Getreu dem Motto „Aus Niederlagen sollst du lernen“ sollte das Jahr 2010 als Chance zur schonungslosen Bilanzierung entlang globaler Fakten genutzt werden. Jenseits des deutschen Schrebergartenzauns ist die Welt im Wandel. So hat China die Vereinigten Staaten beim Energieverbrauch wie bei den Kohlendioxid-Emissionen deutlich überholt und entwickelt sich zusehends zu einem Leitmarkt für Hightech, einschließlich moderner Energietechnologien, die in der Vorstellungswelt mancher europäischen Politiker immer noch eine Art naturgegebenes Privileg Europas zu sein scheinen. Weit gefehlt.

Otmar Edenhofer, Professor für die Ökonomie des Klimawandels an der TU Berlin, hat analytisch präzise den Kern des Problems freigelegt: Kopenhagen sei keine Klima-, sondern eine Wirtschaftskonferenz gewesen, und zwar eine der wichtigsten seit dem Zweiten Weltkrieg. Denn wenn es tatsächlich notwendig ist, das Zwei-Grad-Ziel zu erreichen, dann dürften bis 2050 nur noch etwa 750 Milliarden Tonnen Kohlendioxid emittiert werden. Dies wiederum bedeutet, dass nur noch rund 5 Prozent der heute bekannten globalen Reserven an fossilen Energieträgern verbraucht werden könnten und die restlichen 95 Prozent unserer – allen Peak-Oil-Unkenrufen zum Trotz – üppigen Vorräte von Öl, Erdgas und besonders Kohle dort verbleiben müssten, wo sie heute sind. Dauerhaft.

Ölabhängigkeit als strategisches Dilemma

Die mutmaßlichen Gewinner und Verlierer einer solchen im wahrsten Sinne des Wortes „radikalen“ Klimapolitik haben offenkundig gerade erst begonnen, ihre jeweilige Situation zu begreifen. Es wäre eine historisch beispiellose globale Neuverteilung der nationalen Wohlfahrten. Ihre Tragweite wäre wahrscheinlich allenfalls vergleichbar mit der ersten industriellen Revolution, mit der die globalen Wohlfahrtsströme sich für ein langes Jahrhundert fast ausschließlich zugunsten Europas und seines dynamischsten Erben, den Vereinigten Staaten, entwickelten. Bereits die vergangenen zwei Jahrzehnte globalisierter Ökonomie haben einen relativen Machtverfall der „alten“ Ökonomien bewirkt und einen rasanten Aufstieg vor allem Chinas und Indiens. Die Klimakarte hätte durchaus das Potenzial zu einem weiteren Trumpf im globalen Spiel.

Bereitgestellte Daten ▸
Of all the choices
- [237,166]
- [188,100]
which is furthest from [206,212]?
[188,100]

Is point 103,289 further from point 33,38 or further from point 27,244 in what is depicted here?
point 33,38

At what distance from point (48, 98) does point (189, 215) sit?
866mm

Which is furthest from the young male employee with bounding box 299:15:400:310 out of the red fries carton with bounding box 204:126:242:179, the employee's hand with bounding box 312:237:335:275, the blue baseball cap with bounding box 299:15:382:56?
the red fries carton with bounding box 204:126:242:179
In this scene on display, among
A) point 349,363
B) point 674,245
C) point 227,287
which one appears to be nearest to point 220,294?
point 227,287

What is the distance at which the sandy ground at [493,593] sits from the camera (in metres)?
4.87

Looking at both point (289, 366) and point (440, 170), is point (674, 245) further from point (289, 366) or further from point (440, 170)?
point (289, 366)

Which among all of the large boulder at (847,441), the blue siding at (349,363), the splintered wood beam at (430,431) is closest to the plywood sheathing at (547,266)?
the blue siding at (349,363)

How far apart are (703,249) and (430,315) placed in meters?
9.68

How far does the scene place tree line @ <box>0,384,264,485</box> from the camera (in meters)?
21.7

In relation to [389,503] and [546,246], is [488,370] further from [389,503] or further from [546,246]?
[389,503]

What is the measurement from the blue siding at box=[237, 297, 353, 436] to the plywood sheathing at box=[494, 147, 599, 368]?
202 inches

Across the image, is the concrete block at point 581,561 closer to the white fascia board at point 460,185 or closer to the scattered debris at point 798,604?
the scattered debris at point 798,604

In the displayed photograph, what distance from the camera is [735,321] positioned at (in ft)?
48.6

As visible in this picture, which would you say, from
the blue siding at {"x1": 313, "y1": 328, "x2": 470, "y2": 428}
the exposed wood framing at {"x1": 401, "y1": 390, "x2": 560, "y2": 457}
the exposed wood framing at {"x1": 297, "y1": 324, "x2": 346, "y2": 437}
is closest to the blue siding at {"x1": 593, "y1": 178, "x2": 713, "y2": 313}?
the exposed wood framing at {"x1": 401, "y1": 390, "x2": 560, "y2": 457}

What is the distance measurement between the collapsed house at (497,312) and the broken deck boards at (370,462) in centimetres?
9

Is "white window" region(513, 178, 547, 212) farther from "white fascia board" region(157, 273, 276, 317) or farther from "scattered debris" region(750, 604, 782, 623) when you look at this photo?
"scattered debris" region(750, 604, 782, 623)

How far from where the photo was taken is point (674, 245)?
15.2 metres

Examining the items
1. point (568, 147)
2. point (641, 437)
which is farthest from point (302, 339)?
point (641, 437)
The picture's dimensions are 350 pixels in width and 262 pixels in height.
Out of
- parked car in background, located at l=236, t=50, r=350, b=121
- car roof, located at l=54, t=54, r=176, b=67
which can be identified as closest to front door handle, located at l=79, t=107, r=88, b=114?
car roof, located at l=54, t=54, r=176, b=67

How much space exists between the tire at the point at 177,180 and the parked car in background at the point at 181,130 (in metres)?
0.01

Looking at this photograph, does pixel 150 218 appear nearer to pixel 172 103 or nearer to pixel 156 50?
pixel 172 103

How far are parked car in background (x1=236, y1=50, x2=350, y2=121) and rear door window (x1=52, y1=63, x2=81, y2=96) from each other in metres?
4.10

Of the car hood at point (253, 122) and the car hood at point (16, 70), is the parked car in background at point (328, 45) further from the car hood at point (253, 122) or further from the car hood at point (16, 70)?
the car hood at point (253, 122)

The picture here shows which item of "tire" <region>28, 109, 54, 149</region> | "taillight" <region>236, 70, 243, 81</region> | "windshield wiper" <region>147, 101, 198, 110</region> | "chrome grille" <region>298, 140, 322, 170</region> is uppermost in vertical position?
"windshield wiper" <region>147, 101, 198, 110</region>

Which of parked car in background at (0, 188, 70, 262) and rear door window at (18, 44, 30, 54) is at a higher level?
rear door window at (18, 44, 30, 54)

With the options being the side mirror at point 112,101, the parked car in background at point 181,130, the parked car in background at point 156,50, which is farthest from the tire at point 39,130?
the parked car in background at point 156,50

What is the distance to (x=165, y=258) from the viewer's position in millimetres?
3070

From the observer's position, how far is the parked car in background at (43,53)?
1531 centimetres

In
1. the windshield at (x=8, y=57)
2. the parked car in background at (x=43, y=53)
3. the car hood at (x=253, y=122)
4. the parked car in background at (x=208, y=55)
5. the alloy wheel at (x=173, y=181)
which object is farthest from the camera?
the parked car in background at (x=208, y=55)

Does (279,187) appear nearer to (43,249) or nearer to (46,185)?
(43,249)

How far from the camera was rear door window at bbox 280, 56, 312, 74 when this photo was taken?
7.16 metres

Aufgabe ▸ Zitieren Sie aus dem Textauszug den Abschnitt zwischen „Die mutmaßlichen Gewinner“ und „im globalen Spiel.“, beide Grenzen eingeschlossen.

Vollständige Lösung ▸
Die mutmaßlichen Gewinner und Verlierer einer solchen im wahrsten Sinne des Wortes „radikalen“ Klimapolitik haben offenkundig gerade erst begonnen, ihre jeweilige Situation zu begreifen. Es wäre eine historisch beispiellose globale Neuverteilung der nationalen Wohlfahrten. Ihre Tragweite wäre wahrscheinlich allenfalls vergleichbar mit der ersten industriellen Revolution, mit der die globalen Wohlfahrtsströme sich für ein langes Jahrhundert fast ausschließlich zugunsten Europas und seines dynamischsten Erben, den Vereinigten Staaten, entwickelten. Bereits die vergangenen zwei Jahrzehnte globalisierter Ökonomie haben einen relativen Machtverfall der „alten“ Ökonomien bewirkt und einen rasanten Aufstieg vor allem Chinas und Indiens. Die Klimakarte hätte durchaus das Potenzial zu einem weiteren Trumpf im globalen Spiel.